## Rows
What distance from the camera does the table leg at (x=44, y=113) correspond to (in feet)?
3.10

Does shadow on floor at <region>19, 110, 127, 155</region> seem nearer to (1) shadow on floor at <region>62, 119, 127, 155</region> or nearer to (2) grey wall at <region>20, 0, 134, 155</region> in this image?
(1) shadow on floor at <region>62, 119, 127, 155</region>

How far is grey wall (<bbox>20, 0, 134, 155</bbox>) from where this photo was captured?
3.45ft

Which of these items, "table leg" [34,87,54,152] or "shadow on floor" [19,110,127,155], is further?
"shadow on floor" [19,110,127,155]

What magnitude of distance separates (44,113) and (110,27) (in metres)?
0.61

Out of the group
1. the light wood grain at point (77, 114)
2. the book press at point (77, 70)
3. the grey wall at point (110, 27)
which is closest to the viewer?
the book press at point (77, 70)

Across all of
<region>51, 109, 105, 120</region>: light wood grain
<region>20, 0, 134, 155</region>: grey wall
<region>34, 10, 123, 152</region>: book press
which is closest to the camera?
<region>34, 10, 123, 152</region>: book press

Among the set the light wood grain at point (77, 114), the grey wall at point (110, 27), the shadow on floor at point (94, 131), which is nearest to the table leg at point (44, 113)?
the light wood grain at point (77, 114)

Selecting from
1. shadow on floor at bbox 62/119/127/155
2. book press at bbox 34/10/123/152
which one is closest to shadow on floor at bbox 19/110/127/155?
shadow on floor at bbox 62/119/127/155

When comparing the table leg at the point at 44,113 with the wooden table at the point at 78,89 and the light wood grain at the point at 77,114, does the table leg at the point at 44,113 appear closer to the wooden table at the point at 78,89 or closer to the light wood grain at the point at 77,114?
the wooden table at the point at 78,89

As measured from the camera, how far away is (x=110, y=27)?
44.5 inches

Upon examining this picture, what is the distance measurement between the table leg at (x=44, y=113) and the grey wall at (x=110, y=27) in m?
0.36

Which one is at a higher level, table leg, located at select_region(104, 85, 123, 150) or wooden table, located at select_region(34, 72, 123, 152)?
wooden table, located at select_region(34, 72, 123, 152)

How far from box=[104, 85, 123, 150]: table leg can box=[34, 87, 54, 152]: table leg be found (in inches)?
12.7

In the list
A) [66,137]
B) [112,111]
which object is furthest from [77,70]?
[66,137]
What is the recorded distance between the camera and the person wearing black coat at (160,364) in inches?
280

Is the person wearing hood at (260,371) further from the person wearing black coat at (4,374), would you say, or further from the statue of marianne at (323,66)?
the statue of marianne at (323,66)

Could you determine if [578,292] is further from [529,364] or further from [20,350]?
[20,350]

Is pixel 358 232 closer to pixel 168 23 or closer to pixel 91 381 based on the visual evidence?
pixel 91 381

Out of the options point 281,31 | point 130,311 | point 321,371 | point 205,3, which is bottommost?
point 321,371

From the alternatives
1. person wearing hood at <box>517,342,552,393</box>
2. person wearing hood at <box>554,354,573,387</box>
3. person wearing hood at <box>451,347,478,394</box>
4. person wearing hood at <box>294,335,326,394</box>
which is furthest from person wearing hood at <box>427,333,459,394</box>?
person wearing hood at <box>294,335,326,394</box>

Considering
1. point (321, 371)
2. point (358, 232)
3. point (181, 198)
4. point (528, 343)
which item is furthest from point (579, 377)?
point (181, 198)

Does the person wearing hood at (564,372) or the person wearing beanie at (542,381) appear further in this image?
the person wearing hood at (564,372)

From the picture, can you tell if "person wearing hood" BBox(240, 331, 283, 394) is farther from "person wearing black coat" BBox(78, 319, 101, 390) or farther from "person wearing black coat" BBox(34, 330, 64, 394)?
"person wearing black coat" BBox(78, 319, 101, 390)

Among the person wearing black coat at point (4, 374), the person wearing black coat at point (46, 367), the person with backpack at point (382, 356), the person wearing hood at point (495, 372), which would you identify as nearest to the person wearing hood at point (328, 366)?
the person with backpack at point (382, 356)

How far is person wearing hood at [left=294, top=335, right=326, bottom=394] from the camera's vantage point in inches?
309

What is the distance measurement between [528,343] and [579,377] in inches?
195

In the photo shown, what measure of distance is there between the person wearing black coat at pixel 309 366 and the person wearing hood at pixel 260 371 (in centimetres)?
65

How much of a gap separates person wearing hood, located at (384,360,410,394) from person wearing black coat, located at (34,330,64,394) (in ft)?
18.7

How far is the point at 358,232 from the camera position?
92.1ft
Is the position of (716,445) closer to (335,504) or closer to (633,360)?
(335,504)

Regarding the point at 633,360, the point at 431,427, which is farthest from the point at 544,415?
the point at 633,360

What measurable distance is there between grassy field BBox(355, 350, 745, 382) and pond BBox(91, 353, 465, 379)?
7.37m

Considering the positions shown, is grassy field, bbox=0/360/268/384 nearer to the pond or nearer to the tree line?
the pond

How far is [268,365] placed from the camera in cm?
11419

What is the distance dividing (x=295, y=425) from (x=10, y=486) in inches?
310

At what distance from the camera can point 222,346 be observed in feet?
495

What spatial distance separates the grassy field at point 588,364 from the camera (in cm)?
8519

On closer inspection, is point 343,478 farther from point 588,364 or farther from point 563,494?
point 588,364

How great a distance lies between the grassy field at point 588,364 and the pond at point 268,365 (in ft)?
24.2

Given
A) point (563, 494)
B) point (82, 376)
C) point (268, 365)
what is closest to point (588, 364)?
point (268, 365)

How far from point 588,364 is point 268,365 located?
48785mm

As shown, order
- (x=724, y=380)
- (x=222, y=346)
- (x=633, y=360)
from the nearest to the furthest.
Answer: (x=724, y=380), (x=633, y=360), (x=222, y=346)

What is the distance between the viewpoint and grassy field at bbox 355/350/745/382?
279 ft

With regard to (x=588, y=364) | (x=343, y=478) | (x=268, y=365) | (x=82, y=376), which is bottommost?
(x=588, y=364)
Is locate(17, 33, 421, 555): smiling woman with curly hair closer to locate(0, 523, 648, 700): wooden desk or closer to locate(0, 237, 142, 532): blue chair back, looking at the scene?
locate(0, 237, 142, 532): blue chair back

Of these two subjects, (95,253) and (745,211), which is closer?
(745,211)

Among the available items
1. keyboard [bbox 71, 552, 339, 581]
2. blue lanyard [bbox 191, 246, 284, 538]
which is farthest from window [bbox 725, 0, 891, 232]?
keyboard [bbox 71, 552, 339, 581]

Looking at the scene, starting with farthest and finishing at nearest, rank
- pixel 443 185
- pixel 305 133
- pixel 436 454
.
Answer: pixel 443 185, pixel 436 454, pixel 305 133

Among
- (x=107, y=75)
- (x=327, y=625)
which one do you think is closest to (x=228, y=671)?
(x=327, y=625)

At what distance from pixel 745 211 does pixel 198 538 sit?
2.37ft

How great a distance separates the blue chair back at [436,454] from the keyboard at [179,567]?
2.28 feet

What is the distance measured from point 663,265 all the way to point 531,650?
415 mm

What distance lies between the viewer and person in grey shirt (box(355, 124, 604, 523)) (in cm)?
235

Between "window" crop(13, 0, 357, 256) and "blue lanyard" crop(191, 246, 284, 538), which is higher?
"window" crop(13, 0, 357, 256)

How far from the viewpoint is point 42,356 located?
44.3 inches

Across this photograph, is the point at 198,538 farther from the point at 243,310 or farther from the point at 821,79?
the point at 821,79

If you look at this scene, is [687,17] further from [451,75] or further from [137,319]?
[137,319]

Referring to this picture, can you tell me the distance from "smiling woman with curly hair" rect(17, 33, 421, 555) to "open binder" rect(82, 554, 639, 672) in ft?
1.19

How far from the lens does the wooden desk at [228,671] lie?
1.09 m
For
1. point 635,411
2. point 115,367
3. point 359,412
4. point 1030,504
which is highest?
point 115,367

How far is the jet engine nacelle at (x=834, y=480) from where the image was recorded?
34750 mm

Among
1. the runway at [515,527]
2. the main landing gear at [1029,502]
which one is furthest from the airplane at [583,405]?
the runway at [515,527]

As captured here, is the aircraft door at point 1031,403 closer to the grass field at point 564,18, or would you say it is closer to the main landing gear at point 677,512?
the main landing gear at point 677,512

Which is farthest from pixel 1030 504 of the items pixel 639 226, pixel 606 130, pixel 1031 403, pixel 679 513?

## Task brief
Look above for the line that holds "Among the available items", then copy it and each line after it exactly, through the last line of the data.

## Response to the exercise
Among the available items
1. keyboard [bbox 71, 552, 339, 581]
2. blue lanyard [bbox 191, 246, 284, 538]
which is farthest from window [bbox 725, 0, 891, 232]?
keyboard [bbox 71, 552, 339, 581]

Looking at the scene, starting with farthest and finishing at nearest, rank
- pixel 443 185
- pixel 305 133
- pixel 436 454
.
Answer: pixel 443 185, pixel 436 454, pixel 305 133

Among
- (x=107, y=75)
- (x=327, y=625)
which one do you think is closest to (x=228, y=671)?
(x=327, y=625)

At what distance from pixel 745 211 does pixel 198 538 sit?
2.37ft

How great a distance separates the blue chair back at [436,454] from the keyboard at [179,567]?
2.28 feet

What is the distance measured from point 663,265 all the way to point 531,650?
415 mm

What distance lies between the viewer and person in grey shirt (box(355, 124, 604, 523)) (in cm)?
235

Between "window" crop(13, 0, 357, 256) and "blue lanyard" crop(191, 246, 284, 538), which is higher?
"window" crop(13, 0, 357, 256)

How far from the viewpoint is point 42,356 located?
44.3 inches

Across this photograph, is the point at 198,538 farther from the point at 243,310 or farther from the point at 821,79?
the point at 821,79

If you look at this scene, is [687,17] further from [451,75] or further from [137,319]?
[137,319]

Referring to this picture, can you tell me the distance from "smiling woman with curly hair" rect(17, 33, 421, 555) to "open binder" rect(82, 554, 639, 672) in ft?
1.19

How far from the lens does the wooden desk at [228,671] lie?
1.09 m
For
1. point 635,411
2. point 115,367
3. point 359,412
4. point 1030,504
which is highest?
point 115,367

How far is the jet engine nacelle at (x=834, y=480) from where the image was recorded?
34750 mm

Among
1. the runway at [515,527]
2. the main landing gear at [1029,502]
which one is furthest from the airplane at [583,405]?
the runway at [515,527]

As captured here, is the aircraft door at point 1031,403 closer to the grass field at point 564,18, or would you say it is closer to the main landing gear at point 677,512?
the main landing gear at point 677,512

Which is farthest from pixel 1030 504 of the items pixel 639 226, pixel 606 130, pixel 1031 403, pixel 679 513?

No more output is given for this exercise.